YOUR INSTRUCTIONS: Transcribe only part of the material below: the lines from the one containing "Canciones de Agua de Various Artists" through the one containing "[CDA n°1] L'ost", inclusive, exactly as written.

THE INPUT:
##############################
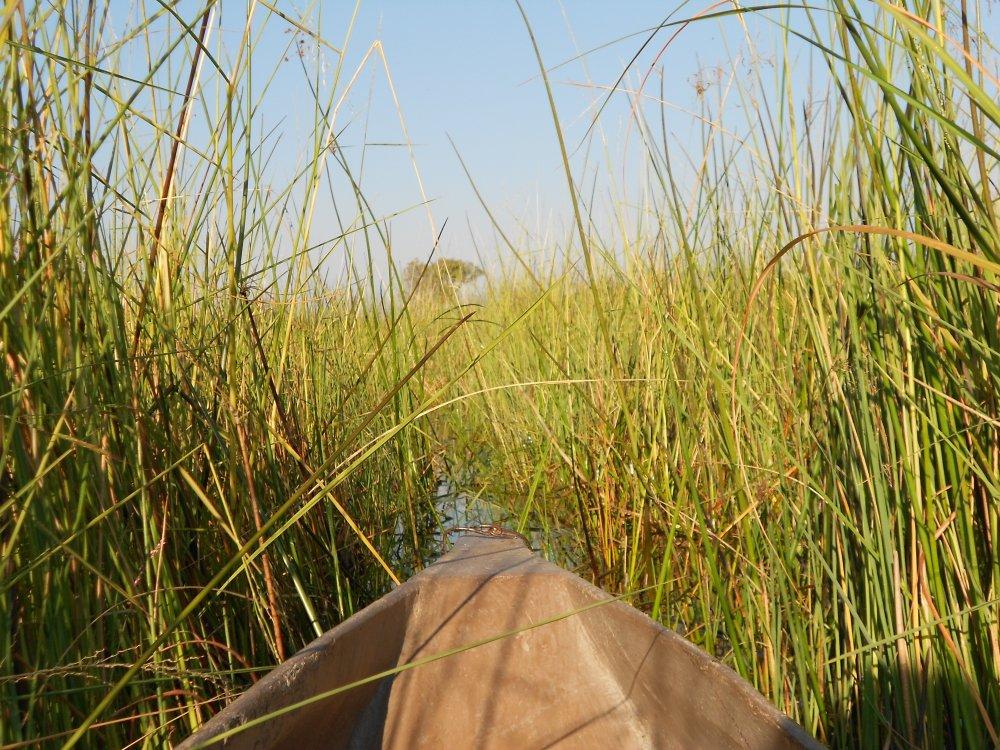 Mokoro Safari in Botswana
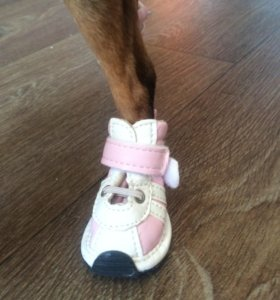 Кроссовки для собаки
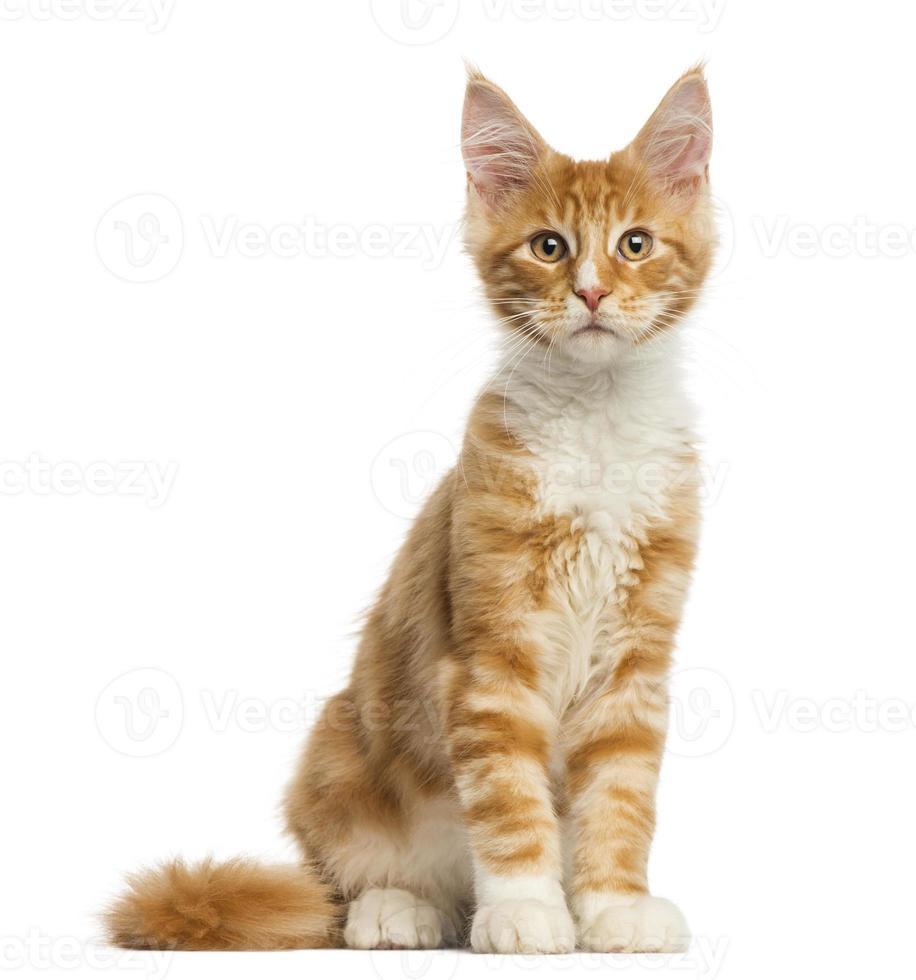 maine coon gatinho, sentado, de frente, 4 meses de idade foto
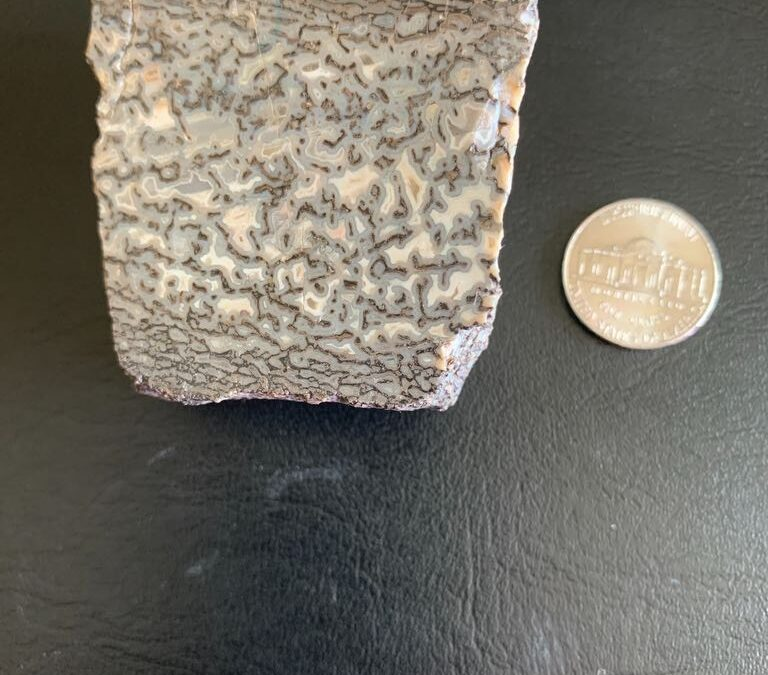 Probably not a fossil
##############################
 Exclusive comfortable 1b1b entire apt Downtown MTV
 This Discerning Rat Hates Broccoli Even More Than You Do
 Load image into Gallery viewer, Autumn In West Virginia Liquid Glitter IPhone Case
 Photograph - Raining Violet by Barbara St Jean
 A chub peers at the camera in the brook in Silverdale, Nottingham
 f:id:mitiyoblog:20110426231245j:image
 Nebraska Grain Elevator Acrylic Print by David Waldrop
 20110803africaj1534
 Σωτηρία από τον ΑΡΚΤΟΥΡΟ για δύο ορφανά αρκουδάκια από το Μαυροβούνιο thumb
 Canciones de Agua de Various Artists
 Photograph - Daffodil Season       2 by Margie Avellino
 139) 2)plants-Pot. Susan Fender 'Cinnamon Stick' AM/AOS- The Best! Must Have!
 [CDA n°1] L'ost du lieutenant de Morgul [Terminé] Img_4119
##############################
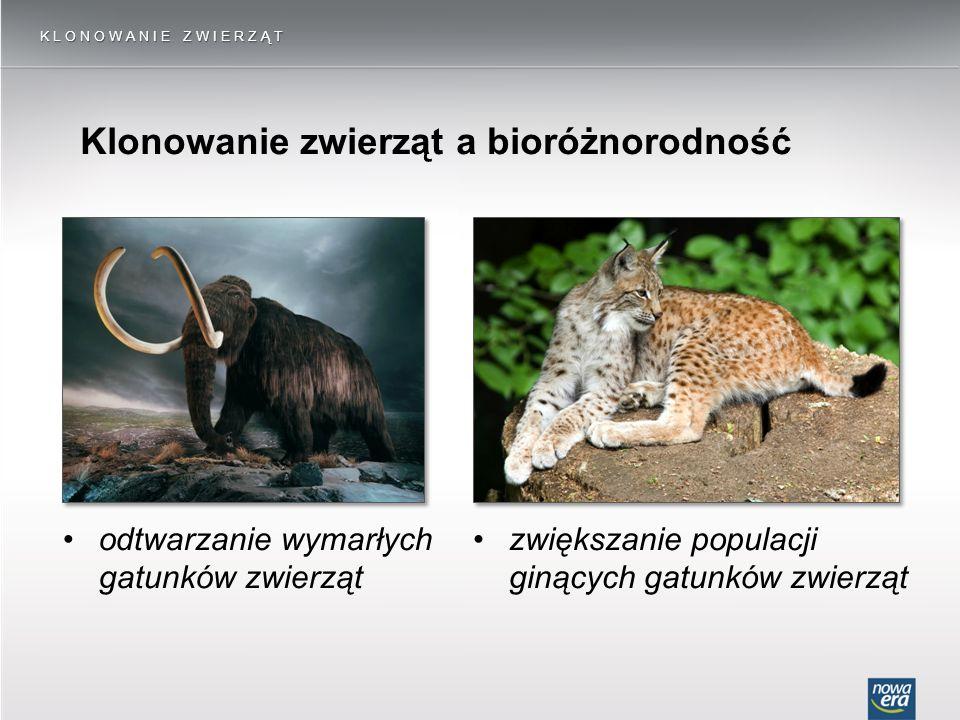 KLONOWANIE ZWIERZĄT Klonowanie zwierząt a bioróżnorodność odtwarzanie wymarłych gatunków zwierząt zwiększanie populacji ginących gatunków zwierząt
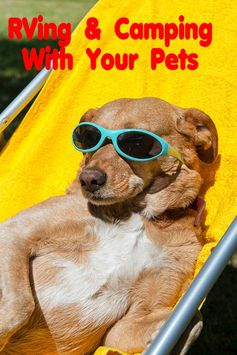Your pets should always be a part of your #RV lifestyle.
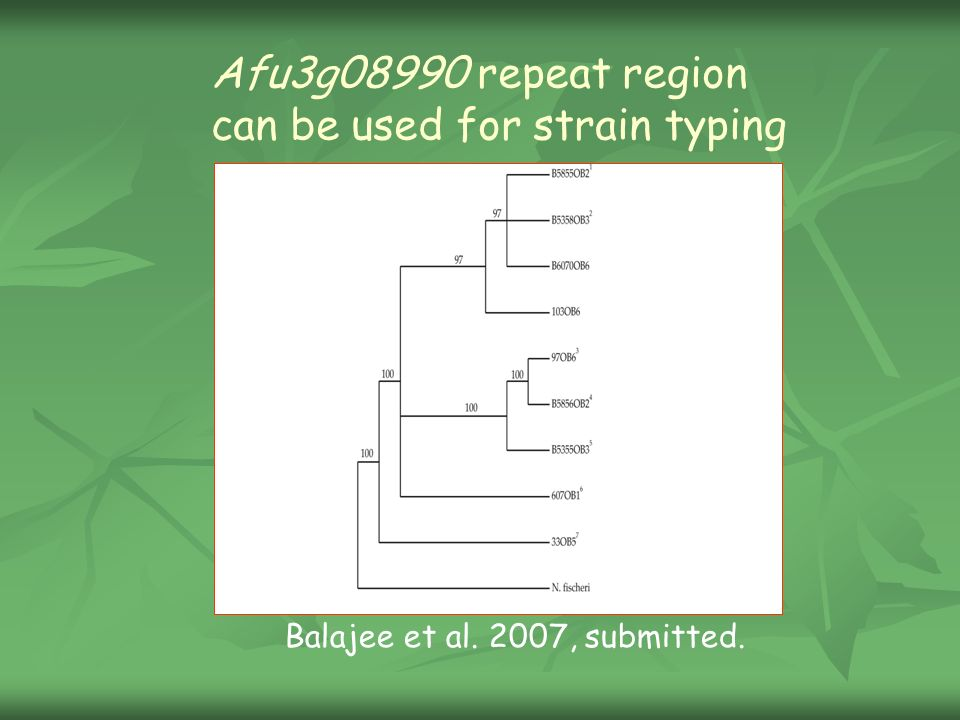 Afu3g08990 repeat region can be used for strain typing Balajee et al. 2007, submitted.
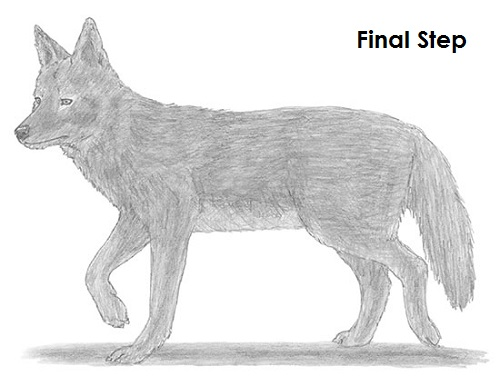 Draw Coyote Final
##############################
WRITTEN SOLUTION:
 Canciones de Agua de Various Artists
 Photograph - Daffodil Season       2 by Margie Avellino
 139) 2)plants-Pot. Susan Fender 'Cinnamon Stick' AM/AOS- The Best! Must Have!
 [CDA n°1] L'ost du lieutenant de Morgul [Terminé] Img_4119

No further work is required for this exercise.